Document:
>>>>>

# Notes on "Representation learning of speech data by mutual information maximization"

In this repository, I share the codes and notes on "representation learning of speech data by mutual information maximization".

I refer to ["Representation learning by contrastive predictive coding"](https://arxiv.org/abs/1807.03748) and ["Wasserstein Dependency Measure for Representation Learning"](https://arxiv.org/abs/1903.11780) for more details on theoretical backgrounds. 

To summarize, I used the following ideas.
* To minimize the surrogate form of mutual information between two representations.
* It is formulized by predicting "the local representation at future $t+k$-th step with "the global representation at $t$-th step.
* The first infoNCE loss is propsed by [Aaron van der Oord et. al.](https://arxiv.org/abs/1807.03748). Further to this, the infoNCE loss, which is also termed as the contrastive predictive coding (CPC) loss, is reformulized by enforcing 1-Lipscthiz continuity on the kind of critic function used to predict future representations and this new loss proposed by [Sherjil Ozair et. al.](https://arxiv.org/abs/1903.11780) is called as the Wasserstein predictive coding (WPC) loss.

I next discuss the methodology and the results on this small personal project.

## Methodology

![](predictive_coding.jpg)

As shown in the above figure,
* A set of input speech data is given to the model. The window size of the inputs is 20480(=128x160).
* Then, the convolutional encoder and the GRU-RNN blocks produce $z_t$ and $c_t$, respectively.
* As described in the paper, the convolutional encoder is composed of five convolutional layers with strides=[5,4,2,2,2], filter_size=[10,8,4,4,4] and hidden dimension=512. Therefore, the down-sampling factor of this encoder is 160(=5x4x2x2x2), and the output with shape [batch_size, 128, 512] (corresdponds to a set of $z_t$ will be obtained from the encoder.
* The GRU-RNN sequentially reads $z_t$ and produces $c_t$ with its hidden dimension=512.
* We can understand that $z_t$ is a local vector contains the local information of the sensory inputs with window size 160, and $c_t$ is a vector contains the global information before the $t$-th step.

<<<<<

Data supplied:

>>>>>

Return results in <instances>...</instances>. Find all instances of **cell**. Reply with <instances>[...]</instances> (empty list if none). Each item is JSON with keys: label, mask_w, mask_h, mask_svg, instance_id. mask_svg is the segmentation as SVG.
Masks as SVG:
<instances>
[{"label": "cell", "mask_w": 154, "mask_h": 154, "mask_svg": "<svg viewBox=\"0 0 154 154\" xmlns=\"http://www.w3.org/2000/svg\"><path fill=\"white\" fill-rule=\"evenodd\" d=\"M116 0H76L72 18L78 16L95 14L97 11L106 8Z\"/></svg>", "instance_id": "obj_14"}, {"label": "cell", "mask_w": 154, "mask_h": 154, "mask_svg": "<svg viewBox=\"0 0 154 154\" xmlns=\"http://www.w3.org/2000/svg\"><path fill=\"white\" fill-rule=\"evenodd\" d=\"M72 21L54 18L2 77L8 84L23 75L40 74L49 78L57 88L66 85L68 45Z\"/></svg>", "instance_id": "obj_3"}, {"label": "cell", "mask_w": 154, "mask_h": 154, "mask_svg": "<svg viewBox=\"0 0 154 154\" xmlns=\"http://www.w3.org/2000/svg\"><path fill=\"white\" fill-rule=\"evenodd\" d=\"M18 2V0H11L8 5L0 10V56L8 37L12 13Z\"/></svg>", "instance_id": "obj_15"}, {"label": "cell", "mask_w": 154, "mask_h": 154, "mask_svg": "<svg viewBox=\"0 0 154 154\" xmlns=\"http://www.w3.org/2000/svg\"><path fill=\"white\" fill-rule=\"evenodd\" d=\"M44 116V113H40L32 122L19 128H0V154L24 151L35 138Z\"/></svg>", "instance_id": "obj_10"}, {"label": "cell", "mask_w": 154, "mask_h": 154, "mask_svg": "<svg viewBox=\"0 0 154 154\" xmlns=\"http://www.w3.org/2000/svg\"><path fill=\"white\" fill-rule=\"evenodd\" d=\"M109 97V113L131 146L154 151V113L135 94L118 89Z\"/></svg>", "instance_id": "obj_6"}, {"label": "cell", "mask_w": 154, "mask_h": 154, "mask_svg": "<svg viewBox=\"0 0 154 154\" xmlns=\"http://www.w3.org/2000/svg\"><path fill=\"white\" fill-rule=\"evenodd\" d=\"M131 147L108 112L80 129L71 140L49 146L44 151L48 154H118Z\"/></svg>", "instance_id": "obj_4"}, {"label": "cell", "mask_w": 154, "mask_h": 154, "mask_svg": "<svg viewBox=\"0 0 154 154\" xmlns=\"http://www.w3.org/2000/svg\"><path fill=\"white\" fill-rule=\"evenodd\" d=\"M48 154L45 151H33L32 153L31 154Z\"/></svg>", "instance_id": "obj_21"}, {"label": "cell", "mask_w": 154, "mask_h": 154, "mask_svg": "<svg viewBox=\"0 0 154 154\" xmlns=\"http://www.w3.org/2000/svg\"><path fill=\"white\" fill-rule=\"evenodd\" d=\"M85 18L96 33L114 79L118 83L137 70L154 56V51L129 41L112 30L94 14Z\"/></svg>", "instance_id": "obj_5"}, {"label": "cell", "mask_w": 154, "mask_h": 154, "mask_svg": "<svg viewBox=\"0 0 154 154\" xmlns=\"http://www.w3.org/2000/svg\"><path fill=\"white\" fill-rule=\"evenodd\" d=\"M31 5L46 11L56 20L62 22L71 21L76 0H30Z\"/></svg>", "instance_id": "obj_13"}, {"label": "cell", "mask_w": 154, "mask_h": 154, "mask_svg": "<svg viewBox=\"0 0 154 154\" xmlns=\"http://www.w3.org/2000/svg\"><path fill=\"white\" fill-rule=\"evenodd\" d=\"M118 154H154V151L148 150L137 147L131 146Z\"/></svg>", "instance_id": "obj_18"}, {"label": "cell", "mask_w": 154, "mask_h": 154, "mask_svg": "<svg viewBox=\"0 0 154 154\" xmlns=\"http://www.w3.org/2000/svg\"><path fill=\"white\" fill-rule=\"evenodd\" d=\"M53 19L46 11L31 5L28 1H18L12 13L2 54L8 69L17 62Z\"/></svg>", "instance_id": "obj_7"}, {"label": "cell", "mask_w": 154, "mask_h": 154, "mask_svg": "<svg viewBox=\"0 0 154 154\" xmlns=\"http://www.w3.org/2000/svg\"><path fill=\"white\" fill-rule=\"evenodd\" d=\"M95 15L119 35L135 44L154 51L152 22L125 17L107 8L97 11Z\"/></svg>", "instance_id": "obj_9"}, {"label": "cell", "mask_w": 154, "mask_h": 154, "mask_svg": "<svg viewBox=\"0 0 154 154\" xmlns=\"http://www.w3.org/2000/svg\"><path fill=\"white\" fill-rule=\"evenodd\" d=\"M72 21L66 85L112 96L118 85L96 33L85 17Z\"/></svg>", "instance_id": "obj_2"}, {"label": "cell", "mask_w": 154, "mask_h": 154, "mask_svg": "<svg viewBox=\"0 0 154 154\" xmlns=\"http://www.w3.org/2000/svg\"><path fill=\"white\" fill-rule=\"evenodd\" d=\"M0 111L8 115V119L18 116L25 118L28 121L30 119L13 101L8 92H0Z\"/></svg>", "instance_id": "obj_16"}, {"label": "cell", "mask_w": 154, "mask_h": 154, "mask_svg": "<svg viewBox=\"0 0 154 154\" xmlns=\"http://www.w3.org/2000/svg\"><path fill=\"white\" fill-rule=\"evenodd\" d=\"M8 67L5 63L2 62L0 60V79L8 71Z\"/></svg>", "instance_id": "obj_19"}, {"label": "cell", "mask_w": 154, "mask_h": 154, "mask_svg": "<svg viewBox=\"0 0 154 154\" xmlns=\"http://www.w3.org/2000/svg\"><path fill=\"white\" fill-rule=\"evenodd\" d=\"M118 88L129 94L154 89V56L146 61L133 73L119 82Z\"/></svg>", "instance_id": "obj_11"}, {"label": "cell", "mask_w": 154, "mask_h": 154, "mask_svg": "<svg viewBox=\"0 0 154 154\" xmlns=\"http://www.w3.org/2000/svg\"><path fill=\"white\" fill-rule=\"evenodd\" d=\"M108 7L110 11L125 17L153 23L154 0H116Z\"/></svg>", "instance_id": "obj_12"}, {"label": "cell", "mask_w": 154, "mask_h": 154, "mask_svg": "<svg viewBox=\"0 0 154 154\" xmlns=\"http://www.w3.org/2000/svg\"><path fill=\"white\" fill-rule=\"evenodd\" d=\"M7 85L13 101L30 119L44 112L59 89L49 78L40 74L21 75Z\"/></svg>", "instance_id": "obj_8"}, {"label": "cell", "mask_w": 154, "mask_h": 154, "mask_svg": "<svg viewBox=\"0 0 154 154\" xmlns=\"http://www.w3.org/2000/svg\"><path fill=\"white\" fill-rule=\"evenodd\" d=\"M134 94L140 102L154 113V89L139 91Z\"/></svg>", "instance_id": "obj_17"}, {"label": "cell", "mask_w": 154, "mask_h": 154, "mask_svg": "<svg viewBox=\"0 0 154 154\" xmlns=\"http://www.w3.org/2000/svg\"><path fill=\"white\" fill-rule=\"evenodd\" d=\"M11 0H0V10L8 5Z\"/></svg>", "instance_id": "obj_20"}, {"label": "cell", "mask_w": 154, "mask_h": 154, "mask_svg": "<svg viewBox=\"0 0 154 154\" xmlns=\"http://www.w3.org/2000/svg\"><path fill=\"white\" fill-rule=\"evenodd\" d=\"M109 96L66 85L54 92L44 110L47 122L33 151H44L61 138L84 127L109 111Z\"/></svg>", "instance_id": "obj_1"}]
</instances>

<<<<<

Required tasks:
1. According to the notes on speech representation learning, what is the down-sampling factor of the convolutional encoder?
2. Duplicate the passage of the notes from "## Methodology" up to and including "its hidden dimension=512.".
The material above has no connection to the notes on speech representation learning.

Answers to the exercises:
1. 160 (5x4x2x2x2).

2.
## Methodology

![](predictive_coding.jpg)

As shown in the above figure,
* A set of input speech data is given to the model. The window size of the inputs is 20480(=128x160).
* Then, the convolutional encoder and the GRU-RNN blocks produce $z_t$ and $c_t$, respectively.
* As described in the paper, the convolutional encoder is composed of five convolutional layers with strides=[5,4,2,2,2], filter_size=[10,8,4,4,4] and hidden dimension=512. Therefore, the down-sampling factor of this encoder is 160(=5x4x2x2x2), and the output with shape [batch_size, 128, 512] (corresdponds to a set of $z_t$ will be obtained from the encoder.
* The GRU-RNN sequentially reads $z_t$ and produces $c_t$ with its hidden dimension=512.